On Finding Grandeur in Nature
A Personal Essay
In the Tradition of Religious Naturalism

by Thomas Shotwell

adapted in 2004 from an essay by this title published in 1992
by Zygon: Journal of Religion and Science

Through the rural community of Charles City in northern Iowa, where I lived from 1966 through 1970, a small river wound its way among parks, shops, and bars. The hulk of an old hydroelectric generator stood as a lonely sentinel, casting its shadow over the eight-foot-high dam built long ago to tap the river's energy. The lazy blue-green river trickled an inch or two deep over the fifty-yard-wide dam, except when the floods came. And natives saw their little river with its quaint electric generator as symbolic of the mix of semi-modernity and quiet agrarian culture they pursued. They had an ongoing love affair with the river and had, from the beginning, constructed buildings dangerously close to the flood line.

The Melody Lounge had taken over one of these precariously perched old buildings, and the owners installed a large plate glass window in such a manner as to provide a scenic view of the river, the dam, and the hydroelectric plant. Thoughtful (and a few not-so-thoughtful) people could be found just about every evening sipping beer, watching go-go dancers, and musing about the soft summers and harsh winters so characteristic of the upper Midwestern states. Once or twice each month I made it my duty to dwell upon the poetry at the Melody Lounge.

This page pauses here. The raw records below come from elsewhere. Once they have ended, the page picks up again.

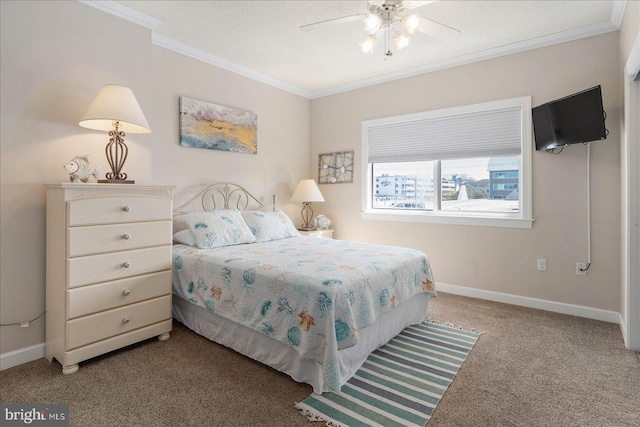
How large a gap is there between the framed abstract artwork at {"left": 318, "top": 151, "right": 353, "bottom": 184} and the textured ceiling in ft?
3.54

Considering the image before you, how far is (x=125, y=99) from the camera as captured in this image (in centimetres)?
244

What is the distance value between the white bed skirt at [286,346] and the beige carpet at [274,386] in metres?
0.07

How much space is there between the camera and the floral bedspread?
1.93m

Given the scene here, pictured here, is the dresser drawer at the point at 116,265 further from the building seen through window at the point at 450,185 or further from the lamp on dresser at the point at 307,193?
the building seen through window at the point at 450,185

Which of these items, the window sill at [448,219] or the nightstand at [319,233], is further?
the nightstand at [319,233]

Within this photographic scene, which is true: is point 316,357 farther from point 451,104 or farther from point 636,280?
point 451,104

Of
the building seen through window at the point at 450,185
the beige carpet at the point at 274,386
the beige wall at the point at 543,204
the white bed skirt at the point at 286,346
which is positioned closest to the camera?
the beige carpet at the point at 274,386

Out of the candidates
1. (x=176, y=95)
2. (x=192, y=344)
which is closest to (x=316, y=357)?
(x=192, y=344)

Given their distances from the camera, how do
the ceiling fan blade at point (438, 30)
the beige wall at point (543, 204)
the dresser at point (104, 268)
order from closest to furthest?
1. the dresser at point (104, 268)
2. the ceiling fan blade at point (438, 30)
3. the beige wall at point (543, 204)

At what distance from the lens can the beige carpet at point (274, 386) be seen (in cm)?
177

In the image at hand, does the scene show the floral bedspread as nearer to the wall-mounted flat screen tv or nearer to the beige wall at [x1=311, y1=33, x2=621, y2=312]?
the beige wall at [x1=311, y1=33, x2=621, y2=312]

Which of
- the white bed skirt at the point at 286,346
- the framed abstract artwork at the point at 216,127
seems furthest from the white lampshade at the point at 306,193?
the white bed skirt at the point at 286,346

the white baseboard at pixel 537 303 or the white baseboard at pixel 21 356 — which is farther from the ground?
the white baseboard at pixel 537 303

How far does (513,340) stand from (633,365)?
69 cm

The long summer days offered plenty of after-work daylight for sports, and four of us who worked in drug metabolism research had grown to enjoy our vigorous, if somewhat amateurish, games of doubles tennis in the evenings. After long hours of laboratory tedium, we released a lot of our tensions through an almost frenetic series of tennis matches. Sometimes clownish, sometimes with startling precision, we attacked the balls and each other with gusto and good humor. One summer evening after several particularly vigorous games, dripping with sweat and our limbs weak from exertion, we agreed to have a beer or two at the Melody.

An unusually heavy rain had fallen steadily for two days, and the straw gold of a setting sun sifted through straggler clouds to illuminate the river. The quiet stream had been transformed by the rains into a tumultuous little Niagara, where murky water leaped angrily over the dam and exploded its surprising store of energy on stones placed by men whose lives had ended years before. I mused about the transitory nature of this life and, just for fun, silently enumerated the kinds of atoms and molecules I knew made up a flooded river.

The hydrogen and oxygen of water were supplemented by myriads of other substances swept from soils and rocks upstream, and as I sat in the quiet lounge, I recapitulated what I knew about the origin of the elements in the hearts of glowing stars and exploding suns of the Milky Way. Atoms don't just exist; they are the products of eons of evolution in the galaxy, products of chaos and pressure and time and space and whatever it is we humans call natural law.

Very intentionally, I sat quietly sipping my beer and ruminating over what I knew about the sources of order, the nature of duration, of genetic explanation, of subatomic particles, of strong and weak forces, gravity, atoms, planets, and meandering streams. It was fun to stack it all up in my mind, building a structure from the presumed Big Bang, the origin or things, to the emergence of suns, quasars, black holes, elements, planets, and flowing streams. I let it build from the bottom up, edited it, worried over the numerous assumptions in it, filled in the gaps where I had jumped over something, edited it all over again, looked, with the mind's eye, back at it all and examined it again and again. As I probed the chemistry and physics of this magnificent little capillary of Earth, I sat frozen in rapture over its great complexity and its stunning evolutionary history as if I had never seen a river before.